04Seeing what lenders actually see
Eligibility checkers tell you your odds. They don't show you the detail behind them. If you keep getting low odds and can't see why, or you have something big coming up like a mortgage, look at the file itself.
CheckMyFile gives the most complete view because it pulls all three UK credit agencies, Equifax, Experian and TransUnion, into one report. Most free apps only show one. It is a free 30-day trial, then £14.99 a month, so set a reminder and cancel inside the trial if you only need one look. It doesn't match you to cards. It is for reading the file.
If you would rather stay free, you can cover all three agencies with three free tools: ClearScore for Equifax, Credit Karma or TotallyMoney for TransUnion, and the Experian app for a free monthly Experian score. More logins, no cost.
05If the odds come back low
Low odds across the board aren't a verdict on you. They are the file telling you it is worth a few months of groundwork before you apply, so you don't spend hard searches on cards you won't get.
The lever that moves fastest for a balance transfer is utilisation: how much of your available credit limit you are using. Getting your cards well under half their limit, and lower if you can, tends to help more than almost anything else in the short term. Being on the electoral roll, no missed payments, and spacing out applications all add up too.
That is also the quiet logic of a payoff plan. As the balances come down, your utilisation drops and your odds go up. Paying the debt down is the same move as becoming eligible to refinance it.
06Once you know your odds
Pick the card with the best odds and the longest 0% window you can realistically clear, and apply for that one. Then the real work starts: clearing the balance before the promo ends, because the rate afterwards can jump to 25% or more on whatever is left.

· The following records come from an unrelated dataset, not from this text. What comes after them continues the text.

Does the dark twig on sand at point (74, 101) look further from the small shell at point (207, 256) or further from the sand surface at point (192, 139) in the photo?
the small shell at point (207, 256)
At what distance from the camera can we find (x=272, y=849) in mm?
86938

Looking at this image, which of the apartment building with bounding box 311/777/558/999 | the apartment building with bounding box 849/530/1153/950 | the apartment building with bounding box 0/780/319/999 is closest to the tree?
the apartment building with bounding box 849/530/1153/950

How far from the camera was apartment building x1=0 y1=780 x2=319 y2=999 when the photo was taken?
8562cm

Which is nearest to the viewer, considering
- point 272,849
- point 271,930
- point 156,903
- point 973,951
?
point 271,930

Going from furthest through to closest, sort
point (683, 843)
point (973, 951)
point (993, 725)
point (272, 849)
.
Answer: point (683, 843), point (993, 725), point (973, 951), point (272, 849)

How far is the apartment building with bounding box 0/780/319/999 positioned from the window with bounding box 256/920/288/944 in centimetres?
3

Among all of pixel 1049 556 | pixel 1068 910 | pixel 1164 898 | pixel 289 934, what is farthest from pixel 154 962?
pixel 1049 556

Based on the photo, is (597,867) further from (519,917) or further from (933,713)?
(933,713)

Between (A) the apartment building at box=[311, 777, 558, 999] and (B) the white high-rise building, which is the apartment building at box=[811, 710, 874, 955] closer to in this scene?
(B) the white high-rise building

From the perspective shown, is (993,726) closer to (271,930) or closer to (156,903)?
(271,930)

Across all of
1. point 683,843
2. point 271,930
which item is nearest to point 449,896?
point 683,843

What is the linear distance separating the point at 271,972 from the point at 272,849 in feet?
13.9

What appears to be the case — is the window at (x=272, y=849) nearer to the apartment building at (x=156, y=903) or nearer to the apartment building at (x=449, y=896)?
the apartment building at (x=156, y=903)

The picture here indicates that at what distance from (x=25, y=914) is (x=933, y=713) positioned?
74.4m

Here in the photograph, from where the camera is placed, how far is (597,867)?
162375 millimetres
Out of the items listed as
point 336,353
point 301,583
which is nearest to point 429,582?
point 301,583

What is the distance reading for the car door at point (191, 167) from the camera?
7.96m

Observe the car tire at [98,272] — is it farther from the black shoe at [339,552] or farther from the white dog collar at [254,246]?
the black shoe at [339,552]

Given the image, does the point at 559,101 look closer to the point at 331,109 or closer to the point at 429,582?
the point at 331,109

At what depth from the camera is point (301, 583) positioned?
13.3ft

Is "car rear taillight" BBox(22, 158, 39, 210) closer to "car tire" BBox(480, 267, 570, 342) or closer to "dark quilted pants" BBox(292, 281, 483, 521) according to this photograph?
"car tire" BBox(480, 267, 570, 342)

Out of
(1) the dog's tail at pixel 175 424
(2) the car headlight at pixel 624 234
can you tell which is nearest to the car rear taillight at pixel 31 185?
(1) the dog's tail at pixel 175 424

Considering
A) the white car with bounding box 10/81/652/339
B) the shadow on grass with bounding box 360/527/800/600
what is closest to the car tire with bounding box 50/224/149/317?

Work out the monthly payment that clears it in time and treat that as the bill, not the minimum. Our balance transfer guide covers whether a transfer is worth it for your numbers and has the calculator to set the target. If you are still weighing it up, start there.
And if you are struggling to keep up with even minimum payments, a new card is not the answer. StepChange (0800 138 1111) gives free debt advice and won't try to sell you anything.